--- start of Data shown ---

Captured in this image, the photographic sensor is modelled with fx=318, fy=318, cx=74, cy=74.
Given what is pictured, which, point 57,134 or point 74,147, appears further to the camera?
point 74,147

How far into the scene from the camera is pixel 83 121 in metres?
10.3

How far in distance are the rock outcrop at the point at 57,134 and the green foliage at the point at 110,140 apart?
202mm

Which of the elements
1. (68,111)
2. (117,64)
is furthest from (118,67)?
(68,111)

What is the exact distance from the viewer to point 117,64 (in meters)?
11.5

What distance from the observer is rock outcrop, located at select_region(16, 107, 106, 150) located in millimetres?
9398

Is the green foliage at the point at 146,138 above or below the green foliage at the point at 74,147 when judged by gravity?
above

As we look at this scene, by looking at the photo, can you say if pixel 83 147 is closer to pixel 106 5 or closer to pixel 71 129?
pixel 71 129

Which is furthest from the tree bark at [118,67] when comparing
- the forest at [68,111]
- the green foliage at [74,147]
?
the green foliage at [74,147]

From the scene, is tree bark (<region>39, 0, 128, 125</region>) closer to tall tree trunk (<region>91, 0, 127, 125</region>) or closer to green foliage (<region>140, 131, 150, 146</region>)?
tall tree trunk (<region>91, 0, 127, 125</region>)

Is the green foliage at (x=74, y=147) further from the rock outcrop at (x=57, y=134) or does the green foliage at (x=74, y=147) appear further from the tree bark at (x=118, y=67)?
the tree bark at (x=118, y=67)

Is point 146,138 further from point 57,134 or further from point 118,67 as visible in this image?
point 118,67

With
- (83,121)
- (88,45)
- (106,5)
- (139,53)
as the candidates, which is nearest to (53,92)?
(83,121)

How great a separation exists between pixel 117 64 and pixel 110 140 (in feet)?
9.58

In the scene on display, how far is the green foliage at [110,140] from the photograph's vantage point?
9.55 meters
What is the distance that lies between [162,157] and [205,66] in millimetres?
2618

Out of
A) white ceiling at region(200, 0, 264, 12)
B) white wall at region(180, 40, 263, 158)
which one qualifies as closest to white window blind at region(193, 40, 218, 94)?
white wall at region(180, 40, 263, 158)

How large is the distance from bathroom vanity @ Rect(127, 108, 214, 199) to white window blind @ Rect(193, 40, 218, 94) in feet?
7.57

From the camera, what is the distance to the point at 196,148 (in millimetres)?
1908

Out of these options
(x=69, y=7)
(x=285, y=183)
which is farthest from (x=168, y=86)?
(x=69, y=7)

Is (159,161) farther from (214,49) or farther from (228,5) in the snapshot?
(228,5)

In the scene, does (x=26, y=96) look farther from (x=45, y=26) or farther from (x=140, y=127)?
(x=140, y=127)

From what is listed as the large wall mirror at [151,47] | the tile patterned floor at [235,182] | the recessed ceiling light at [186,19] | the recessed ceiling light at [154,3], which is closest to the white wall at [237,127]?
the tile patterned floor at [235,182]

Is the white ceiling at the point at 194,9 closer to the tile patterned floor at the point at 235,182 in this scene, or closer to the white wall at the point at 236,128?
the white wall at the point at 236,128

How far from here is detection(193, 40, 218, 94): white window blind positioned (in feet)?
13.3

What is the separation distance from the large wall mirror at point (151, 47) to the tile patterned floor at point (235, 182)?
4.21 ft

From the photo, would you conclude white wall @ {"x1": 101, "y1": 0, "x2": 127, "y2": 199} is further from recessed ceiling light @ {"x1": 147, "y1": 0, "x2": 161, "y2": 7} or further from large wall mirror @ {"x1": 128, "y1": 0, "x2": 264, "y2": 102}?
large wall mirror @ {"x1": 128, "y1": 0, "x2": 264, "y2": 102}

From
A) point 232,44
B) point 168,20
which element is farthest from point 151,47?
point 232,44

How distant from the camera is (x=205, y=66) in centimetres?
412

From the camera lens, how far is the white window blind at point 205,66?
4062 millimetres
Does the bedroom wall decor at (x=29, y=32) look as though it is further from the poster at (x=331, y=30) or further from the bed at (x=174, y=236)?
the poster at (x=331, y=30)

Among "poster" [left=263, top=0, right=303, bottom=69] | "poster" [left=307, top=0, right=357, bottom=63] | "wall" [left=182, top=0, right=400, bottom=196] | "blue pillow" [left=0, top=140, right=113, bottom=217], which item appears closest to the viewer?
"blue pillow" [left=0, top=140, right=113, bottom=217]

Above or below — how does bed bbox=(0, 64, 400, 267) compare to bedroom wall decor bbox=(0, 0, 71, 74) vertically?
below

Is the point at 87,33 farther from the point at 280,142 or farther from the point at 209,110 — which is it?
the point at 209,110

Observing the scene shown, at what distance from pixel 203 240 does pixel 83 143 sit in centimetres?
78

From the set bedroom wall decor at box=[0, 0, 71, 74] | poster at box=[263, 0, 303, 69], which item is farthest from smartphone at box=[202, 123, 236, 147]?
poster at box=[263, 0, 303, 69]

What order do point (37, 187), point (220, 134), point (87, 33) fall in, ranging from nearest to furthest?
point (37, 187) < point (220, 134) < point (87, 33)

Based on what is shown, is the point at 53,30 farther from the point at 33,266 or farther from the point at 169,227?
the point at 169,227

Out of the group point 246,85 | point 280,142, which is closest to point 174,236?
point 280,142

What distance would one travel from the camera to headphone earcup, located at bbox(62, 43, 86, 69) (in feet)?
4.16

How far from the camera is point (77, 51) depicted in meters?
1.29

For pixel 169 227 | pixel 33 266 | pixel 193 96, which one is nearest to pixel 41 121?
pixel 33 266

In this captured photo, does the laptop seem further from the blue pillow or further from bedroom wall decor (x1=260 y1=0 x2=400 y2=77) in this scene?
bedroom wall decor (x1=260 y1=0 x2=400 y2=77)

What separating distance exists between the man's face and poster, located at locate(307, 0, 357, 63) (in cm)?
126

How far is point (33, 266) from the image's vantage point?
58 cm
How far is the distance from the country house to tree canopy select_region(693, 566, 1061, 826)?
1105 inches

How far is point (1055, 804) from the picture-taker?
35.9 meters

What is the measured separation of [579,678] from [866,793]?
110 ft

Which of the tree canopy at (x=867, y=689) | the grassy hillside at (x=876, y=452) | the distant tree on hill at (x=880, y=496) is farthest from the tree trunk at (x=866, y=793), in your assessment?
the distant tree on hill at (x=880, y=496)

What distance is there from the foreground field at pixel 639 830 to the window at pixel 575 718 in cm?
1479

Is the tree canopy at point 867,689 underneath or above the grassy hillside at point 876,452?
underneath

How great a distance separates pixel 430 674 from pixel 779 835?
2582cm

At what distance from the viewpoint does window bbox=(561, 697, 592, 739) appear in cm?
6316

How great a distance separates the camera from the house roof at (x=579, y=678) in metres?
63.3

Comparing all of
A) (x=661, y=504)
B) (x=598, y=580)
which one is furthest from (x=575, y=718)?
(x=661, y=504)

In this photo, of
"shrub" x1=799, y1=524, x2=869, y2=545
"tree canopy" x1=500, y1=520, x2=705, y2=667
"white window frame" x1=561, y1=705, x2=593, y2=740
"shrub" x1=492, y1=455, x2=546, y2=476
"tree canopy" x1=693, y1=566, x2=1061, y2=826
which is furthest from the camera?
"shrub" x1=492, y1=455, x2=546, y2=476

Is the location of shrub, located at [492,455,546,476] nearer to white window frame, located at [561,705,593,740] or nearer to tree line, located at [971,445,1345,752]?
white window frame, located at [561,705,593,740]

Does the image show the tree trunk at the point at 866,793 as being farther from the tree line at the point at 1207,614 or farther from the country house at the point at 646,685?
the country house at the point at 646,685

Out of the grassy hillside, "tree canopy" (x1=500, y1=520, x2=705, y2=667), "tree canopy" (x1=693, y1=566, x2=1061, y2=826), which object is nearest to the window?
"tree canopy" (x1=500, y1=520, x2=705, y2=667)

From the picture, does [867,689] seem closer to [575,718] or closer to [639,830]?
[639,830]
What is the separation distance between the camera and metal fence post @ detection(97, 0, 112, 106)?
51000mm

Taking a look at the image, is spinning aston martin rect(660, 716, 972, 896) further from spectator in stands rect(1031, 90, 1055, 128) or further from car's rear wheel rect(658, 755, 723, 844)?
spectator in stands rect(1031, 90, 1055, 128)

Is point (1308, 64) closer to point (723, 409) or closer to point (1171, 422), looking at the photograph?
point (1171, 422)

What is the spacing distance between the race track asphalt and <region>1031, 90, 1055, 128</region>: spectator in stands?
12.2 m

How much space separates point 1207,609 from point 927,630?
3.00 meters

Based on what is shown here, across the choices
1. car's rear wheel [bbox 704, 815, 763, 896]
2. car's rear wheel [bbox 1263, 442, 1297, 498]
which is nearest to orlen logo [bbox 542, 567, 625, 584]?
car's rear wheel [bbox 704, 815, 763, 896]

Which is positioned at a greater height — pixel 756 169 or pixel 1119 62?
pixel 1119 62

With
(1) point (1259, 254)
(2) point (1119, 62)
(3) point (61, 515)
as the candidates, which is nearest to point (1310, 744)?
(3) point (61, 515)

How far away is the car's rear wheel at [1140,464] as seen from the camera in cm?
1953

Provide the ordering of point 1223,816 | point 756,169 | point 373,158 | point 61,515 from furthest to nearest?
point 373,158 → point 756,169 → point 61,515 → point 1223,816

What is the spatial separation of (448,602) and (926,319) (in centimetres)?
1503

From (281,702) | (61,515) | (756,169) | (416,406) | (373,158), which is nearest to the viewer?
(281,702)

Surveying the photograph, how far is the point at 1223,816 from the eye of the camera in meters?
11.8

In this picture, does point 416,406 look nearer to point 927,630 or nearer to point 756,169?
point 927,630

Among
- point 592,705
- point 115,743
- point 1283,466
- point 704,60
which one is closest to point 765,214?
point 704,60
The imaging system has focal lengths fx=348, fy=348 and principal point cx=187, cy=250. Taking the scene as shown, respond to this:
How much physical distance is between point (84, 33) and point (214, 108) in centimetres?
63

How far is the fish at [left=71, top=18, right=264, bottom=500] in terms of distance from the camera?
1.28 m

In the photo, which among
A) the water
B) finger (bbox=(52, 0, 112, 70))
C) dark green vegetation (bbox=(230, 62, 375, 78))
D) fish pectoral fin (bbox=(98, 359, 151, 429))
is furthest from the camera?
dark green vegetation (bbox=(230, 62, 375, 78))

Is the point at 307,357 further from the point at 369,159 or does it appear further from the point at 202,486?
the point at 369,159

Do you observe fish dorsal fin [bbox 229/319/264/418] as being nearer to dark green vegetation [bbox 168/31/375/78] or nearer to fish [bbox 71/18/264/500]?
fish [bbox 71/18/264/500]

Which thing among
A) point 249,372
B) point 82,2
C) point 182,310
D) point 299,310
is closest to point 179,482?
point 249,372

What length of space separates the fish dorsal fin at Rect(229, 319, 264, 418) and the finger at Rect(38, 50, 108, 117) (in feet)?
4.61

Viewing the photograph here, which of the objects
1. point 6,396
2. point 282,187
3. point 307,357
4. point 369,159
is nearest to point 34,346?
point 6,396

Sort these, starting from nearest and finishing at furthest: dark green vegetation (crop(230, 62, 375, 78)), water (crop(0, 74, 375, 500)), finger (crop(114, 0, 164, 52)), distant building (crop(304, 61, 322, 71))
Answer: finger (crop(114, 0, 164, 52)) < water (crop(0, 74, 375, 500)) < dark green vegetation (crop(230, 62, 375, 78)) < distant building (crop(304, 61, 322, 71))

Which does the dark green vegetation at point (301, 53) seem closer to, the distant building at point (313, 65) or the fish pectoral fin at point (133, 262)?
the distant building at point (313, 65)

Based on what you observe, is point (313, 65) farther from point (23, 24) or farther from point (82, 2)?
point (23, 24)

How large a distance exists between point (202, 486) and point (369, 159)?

--- end of Data shown ---

_Your task:_ Return, word for word, every line from the line with "Sort these, starting" to the final line of the data.

_Task solution:_
Sort these, starting from nearest and finishing at furthest: dark green vegetation (crop(230, 62, 375, 78)), water (crop(0, 74, 375, 500)), finger (crop(114, 0, 164, 52)), distant building (crop(304, 61, 322, 71))
Answer: finger (crop(114, 0, 164, 52)) < water (crop(0, 74, 375, 500)) < dark green vegetation (crop(230, 62, 375, 78)) < distant building (crop(304, 61, 322, 71))

Which does the dark green vegetation at point (301, 53) seem closer to, the distant building at point (313, 65) or the fish pectoral fin at point (133, 262)?
the distant building at point (313, 65)

Based on what you observe, is point (313, 65) farther from point (23, 24) or farther from point (82, 2)?
point (23, 24)

How large a distance exists between point (202, 486) and point (369, 159)?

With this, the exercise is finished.